October 23, 2007
Home Equity Mortgage Loan
Home equity mortgage loan is a mortgage taken on the security of the home equity. It is a kind of a second mortgage taken against the same property on which there is already a liability due to the dealings involved through a first mortgage. This can be illustrated using a simple example. Suppose a person has obtained a first mortgage of $ 100,000 on his property and has paid $ 50,000 in the last 5 years. Also let us suppose that the value of the house has gone up to $ 200,000 in the same time, then the home equity is $ 200,000 – $ (100,000 – 50,000) = 1, 50,000. Now if the person takes a home loan worth $ 1, 50,000, keeping the home equity as collateral then such a loan is called home equity mortgage loan.

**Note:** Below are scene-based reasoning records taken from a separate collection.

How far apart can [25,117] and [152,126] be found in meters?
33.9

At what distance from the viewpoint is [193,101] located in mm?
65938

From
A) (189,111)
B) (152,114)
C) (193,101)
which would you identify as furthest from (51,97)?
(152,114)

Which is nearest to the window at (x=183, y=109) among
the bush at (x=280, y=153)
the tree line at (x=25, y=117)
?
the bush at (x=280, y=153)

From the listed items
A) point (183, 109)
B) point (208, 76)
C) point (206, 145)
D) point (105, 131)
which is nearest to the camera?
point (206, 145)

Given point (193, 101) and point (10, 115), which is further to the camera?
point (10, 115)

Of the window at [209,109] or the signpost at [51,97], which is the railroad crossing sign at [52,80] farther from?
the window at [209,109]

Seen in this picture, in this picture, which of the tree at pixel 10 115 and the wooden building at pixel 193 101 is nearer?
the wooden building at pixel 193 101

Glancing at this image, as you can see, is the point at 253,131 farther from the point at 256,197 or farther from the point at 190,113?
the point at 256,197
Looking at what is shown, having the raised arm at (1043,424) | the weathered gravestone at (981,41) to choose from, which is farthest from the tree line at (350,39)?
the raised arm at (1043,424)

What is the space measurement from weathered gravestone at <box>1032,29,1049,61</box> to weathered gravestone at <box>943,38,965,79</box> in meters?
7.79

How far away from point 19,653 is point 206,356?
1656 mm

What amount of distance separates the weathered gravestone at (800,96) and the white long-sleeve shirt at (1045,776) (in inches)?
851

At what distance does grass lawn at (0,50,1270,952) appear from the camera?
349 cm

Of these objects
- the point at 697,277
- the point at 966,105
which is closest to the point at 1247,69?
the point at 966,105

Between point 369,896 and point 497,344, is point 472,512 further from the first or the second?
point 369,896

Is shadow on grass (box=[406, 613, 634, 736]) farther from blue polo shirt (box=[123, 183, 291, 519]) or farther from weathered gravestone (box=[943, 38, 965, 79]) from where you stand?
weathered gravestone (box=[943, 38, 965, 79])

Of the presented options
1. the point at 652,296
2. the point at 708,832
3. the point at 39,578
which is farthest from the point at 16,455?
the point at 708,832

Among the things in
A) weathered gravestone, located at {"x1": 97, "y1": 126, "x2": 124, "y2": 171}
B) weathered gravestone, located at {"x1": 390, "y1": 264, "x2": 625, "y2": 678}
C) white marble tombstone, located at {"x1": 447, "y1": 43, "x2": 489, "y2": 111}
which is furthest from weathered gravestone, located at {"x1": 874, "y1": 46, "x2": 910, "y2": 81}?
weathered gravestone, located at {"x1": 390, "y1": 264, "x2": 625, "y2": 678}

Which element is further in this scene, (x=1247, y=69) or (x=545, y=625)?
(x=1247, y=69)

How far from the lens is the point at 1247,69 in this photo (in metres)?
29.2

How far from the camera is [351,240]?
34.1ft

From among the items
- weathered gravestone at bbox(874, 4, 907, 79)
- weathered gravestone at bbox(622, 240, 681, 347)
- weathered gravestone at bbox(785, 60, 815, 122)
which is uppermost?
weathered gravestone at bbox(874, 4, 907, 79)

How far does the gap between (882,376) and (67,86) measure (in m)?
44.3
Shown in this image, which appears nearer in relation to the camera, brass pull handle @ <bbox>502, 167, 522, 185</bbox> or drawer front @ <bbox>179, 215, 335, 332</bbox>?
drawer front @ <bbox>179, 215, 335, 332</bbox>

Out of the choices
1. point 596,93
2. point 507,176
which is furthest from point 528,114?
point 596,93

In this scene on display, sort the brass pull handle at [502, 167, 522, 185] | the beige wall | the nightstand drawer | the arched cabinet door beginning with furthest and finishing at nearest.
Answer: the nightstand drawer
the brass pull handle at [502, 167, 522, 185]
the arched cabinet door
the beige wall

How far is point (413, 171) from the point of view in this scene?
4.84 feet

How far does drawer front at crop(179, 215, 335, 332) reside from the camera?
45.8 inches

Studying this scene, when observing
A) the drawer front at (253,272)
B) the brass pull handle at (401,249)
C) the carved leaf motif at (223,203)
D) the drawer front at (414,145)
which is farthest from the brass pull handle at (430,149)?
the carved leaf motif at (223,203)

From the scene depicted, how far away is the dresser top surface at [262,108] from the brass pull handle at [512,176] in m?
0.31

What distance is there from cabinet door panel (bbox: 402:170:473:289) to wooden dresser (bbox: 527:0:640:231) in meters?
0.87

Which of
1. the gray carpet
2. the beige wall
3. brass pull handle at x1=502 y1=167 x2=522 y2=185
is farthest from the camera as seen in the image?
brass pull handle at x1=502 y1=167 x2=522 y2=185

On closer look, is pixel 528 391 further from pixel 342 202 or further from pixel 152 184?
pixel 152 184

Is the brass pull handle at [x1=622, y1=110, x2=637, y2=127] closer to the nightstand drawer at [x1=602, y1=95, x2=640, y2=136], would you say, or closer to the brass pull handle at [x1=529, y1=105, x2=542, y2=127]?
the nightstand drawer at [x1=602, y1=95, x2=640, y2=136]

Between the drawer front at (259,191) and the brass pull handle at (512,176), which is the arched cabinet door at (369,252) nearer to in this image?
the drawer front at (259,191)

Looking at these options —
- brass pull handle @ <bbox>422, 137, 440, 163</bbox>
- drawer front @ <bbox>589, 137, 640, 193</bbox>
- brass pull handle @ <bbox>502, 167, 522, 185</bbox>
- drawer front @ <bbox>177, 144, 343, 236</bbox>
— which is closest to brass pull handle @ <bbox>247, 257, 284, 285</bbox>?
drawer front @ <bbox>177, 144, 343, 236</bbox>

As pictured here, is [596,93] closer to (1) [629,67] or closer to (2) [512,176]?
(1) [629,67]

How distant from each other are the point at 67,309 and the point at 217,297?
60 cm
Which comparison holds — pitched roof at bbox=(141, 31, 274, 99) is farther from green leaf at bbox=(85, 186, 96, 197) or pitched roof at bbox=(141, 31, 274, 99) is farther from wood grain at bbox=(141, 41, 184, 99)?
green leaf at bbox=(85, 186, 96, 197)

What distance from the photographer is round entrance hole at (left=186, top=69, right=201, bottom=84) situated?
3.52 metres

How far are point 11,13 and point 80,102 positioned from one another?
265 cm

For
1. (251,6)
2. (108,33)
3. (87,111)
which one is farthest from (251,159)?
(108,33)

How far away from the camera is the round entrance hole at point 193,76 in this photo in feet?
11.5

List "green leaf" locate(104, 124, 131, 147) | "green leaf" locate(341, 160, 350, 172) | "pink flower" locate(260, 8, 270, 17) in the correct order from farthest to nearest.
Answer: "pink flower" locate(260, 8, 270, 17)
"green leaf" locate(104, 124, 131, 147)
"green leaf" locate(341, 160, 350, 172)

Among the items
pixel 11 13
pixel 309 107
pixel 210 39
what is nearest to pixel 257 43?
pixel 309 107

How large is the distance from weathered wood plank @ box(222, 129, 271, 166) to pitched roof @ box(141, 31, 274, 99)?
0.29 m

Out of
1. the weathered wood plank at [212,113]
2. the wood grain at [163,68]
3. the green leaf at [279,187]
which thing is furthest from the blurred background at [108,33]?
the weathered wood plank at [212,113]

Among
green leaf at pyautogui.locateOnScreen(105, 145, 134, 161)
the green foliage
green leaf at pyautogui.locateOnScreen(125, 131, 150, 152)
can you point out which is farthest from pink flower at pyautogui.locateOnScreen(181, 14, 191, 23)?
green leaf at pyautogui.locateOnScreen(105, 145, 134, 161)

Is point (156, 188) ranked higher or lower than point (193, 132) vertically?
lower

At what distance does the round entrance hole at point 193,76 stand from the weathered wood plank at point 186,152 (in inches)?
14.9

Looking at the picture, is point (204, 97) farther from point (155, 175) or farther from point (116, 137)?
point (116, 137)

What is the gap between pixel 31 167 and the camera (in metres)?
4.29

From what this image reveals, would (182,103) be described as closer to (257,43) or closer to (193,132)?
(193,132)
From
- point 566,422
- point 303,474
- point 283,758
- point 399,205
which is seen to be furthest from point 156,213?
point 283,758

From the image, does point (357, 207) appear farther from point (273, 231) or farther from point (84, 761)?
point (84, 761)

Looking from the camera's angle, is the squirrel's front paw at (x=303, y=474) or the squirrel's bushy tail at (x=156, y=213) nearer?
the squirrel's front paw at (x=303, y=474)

The loan is offered as a single lump sum amount and has fixed rates and therefore equal monthly payments over 15 to 20 years. The repayment period is generally shorter than primary mortgage but the interest rates are higher than those for the primary mortgages. The benefits of this loan are that the interest paid is tax deductible and the loan can be used for home renovation, purchasing a second home or even on medical and educational expenses. The downside is that these loans are often used to pay off credit card debts, which may tempt him to further cash from the credit card balances. Also though an application for bankruptcy, under chapter 7, will rid him of credit card debt the same will not apply for home equity loan taken to finance credit card debt.